--- PROBLEM DETAILS ---
The exact lines from the start of the material below through the line holding "May include: A" are the answer; return those, pictures excluded.

--- RECORDED DATA ---
○ ○ ○ ○ ○ ○ ○
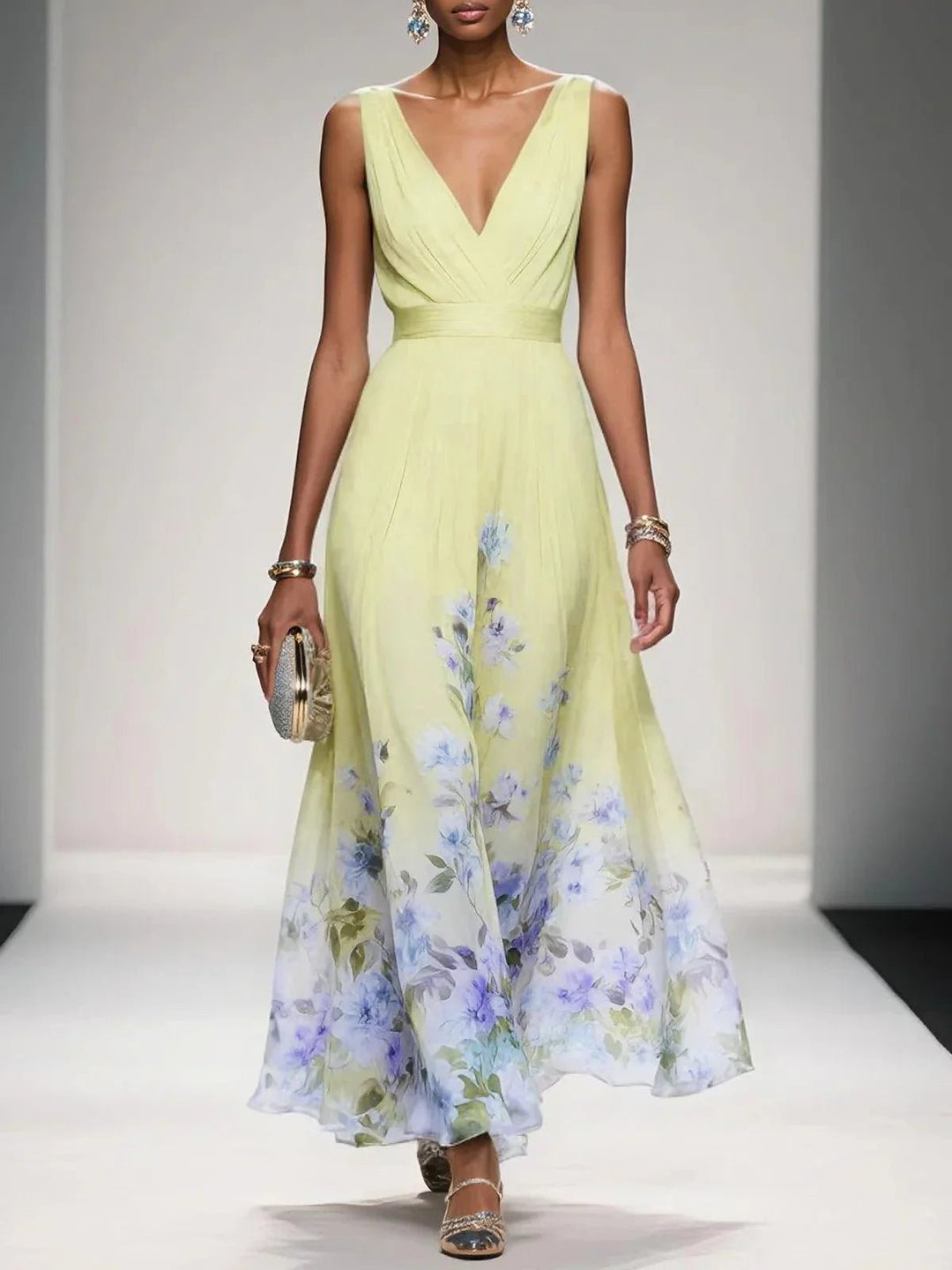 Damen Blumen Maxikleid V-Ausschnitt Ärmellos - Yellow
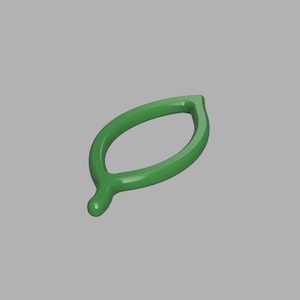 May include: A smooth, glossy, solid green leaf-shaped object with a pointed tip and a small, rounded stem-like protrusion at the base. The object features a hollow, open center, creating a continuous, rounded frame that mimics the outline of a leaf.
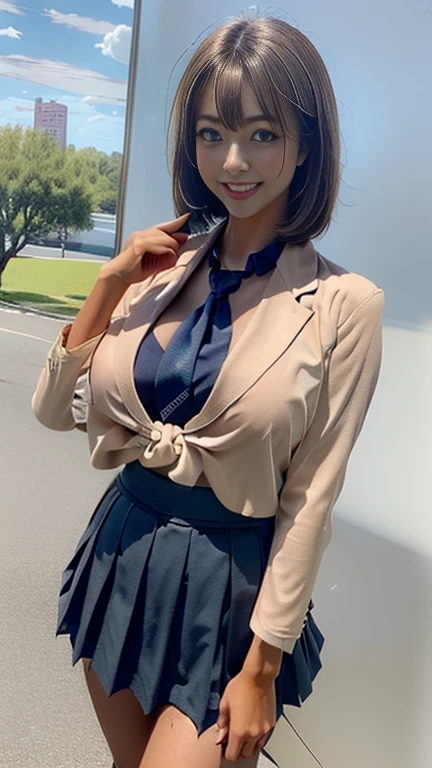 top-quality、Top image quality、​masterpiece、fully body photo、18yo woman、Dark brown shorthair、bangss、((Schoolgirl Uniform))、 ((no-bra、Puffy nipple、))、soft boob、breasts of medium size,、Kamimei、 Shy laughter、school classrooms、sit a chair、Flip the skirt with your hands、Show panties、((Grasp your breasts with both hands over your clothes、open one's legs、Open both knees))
○ ○ ○ ○ ○ ○ ○
--- ANSWER FOR THIS EXERCISE ---
 Damen Blumen Maxikleid V-Ausschnitt Ärmellos - Yellow
 May include: A smooth, glossy, solid green leaf-shaped object with a pointed tip and a small, rounded stem-like protrusion at the base. The object features a hollow, open center, creating a continuous, rounded frame that mimics the outline of a leaf.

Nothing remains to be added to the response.